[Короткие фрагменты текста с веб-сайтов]
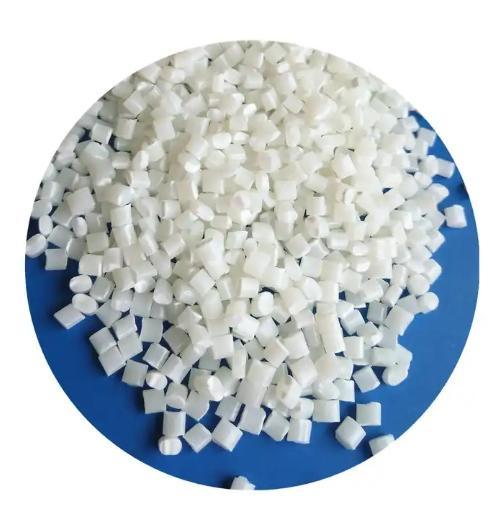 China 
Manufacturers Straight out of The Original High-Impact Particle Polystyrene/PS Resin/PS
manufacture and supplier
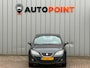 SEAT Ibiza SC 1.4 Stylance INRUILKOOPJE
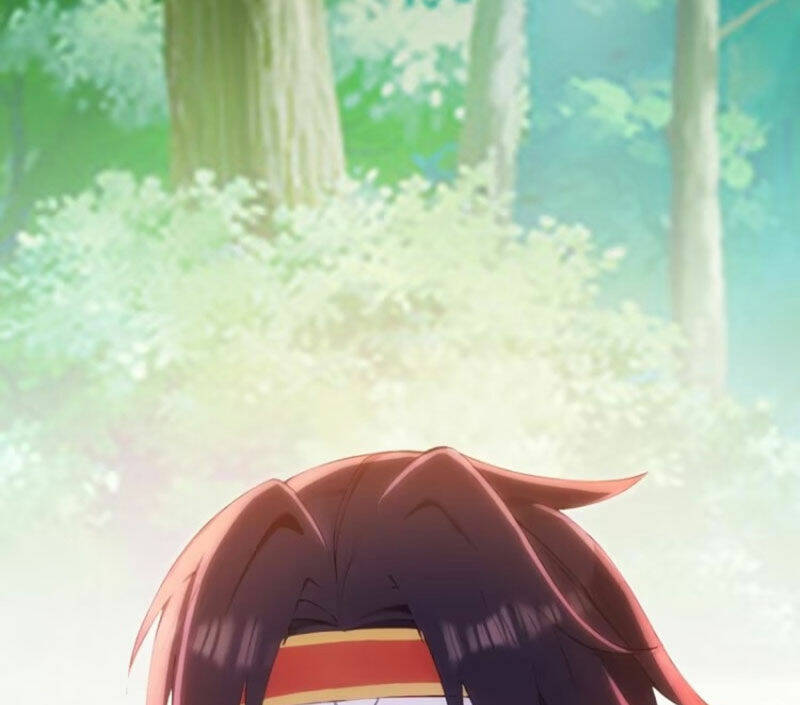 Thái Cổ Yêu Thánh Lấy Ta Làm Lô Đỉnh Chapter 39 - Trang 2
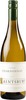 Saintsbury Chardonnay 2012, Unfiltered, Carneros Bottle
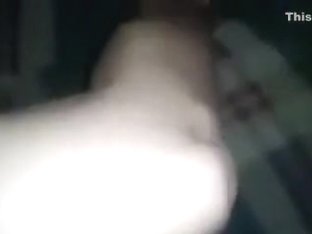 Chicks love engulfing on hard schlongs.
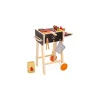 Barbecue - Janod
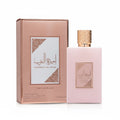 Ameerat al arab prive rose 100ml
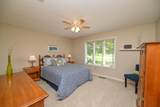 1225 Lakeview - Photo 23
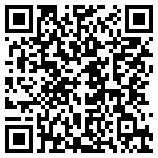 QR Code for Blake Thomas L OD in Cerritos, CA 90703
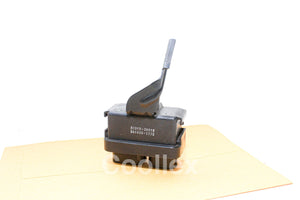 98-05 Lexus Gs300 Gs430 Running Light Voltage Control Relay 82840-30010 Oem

• Попробуйте сами: Внесите все строки записей в таблицу Markdown со столбцами «№» (номер строки) и «Текст» (сама строка), пропустив пустые строки. Картинки в ответ не включайте.

• Ответ к упражнению:
| № | Текст |
|---|---|
| 1 |  China  |
| 2 | Manufacturers Straight out of The Original High-Impact Particle Polystyrene/PS Resin/PS |
| 3 | manufacture and supplier |
| 4 |  SEAT Ibiza SC 1.4 Stylance INRUILKOOPJE |
| 5 |  Thái Cổ Yêu Thánh Lấy Ta Làm Lô Đỉnh Chapter 39 - Trang 2 |
| 6 |  Saintsbury Chardonnay 2012, Unfiltered, Carneros Bottle |
| 7 |  Chicks love engulfing on hard schlongs. |
| 8 |  Barbecue - Janod |
| 9 |  Ameerat al arab prive rose 100ml |
| 10 |  1225 Lakeview - Photo 23 |
| 11 |  QR Code for Blake Thomas L OD in Cerritos, CA 90703 |
| 12 |  98-05 Lexus Gs300 Gs430 Running Light Voltage Control Relay 82840-30010 Oem |